[Opening Document passage section]

# Quietest Hull ?



## shb (Oct 29, 2013)

On average which skiffs are the sneakiest?

1 through 5 , how do you rate them?


----------



## sotilloa1078 (Mar 27, 2014)

HB 
Chittum
HPX 
Dolphin 
BT


----------



## cdaffin (Apr 4, 2012)

They're equally quiet given the usual poling conditions.

As long as there is not a chine or strake above water level, and the hull sides are not at a 90º angle to the water it will be quiet.


----------



## sotilloa1078 (Mar 27, 2014)

That is not necessarily true. They are all quite but they are definitely not all equally quiet! 

Tidesright


----------



## el9surf (Dec 23, 2008)

Of the boats listed I have owned a maverick and hb and fished on the bt strike. Can't comment on the dolphin or chittum. They are not all equally quiet. In sheet glass then yes maybe, but with a 5-10 mph breeze they are not all the same. The hb is the most queit and easiest to pole of the boats I have fished or owned. The maverick was also quiet but not as easy to pole. The strike wasn't overly easy to pole and it wasn't quiet unless the boat was balanced perfectly and even then I noticed a slap. Still a nice boat though and better than 90% of what's out there.

[Closing Document passage section]

What this task involves: Please rewrite the quiet-hull thread between "## cdaffin (Apr" and "will be quiet.", inclusive, replacing "poling conditions" with "fishing conditions".

[Opening Data provided section]

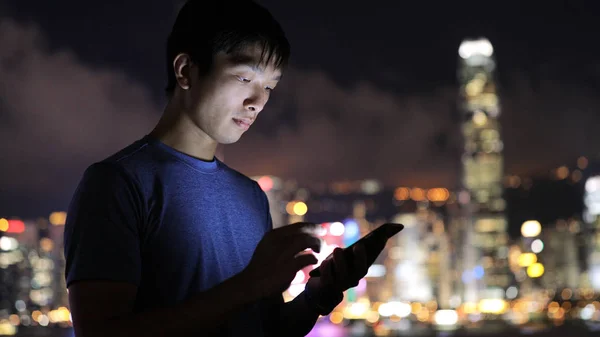 Asiático homem usando celular à noite — Fotografia de Stock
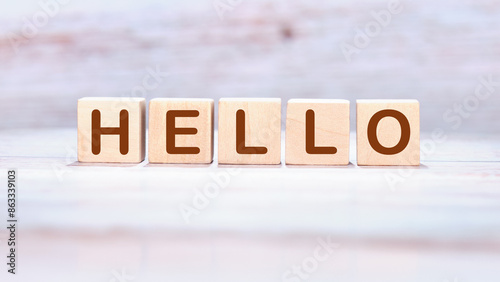 Communication concept, introduction. HELLO word assembled from wooden cubes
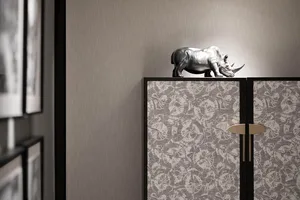 Modern bedroom interior with floral pattern walls and silver rhinoceros statue on cabinet.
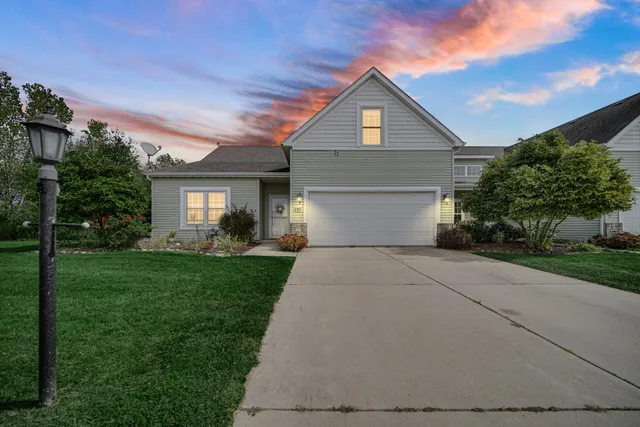 a front view of a house with a yard and trees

[Closing Data provided section]

Response box:
## cdaffin (Apr 4, 2012)

They're equally quiet given the usual fishing conditions.

As long as there is not a chine or strake above water level, and the hull sides are not at a 90º angle to the water it will be quiet.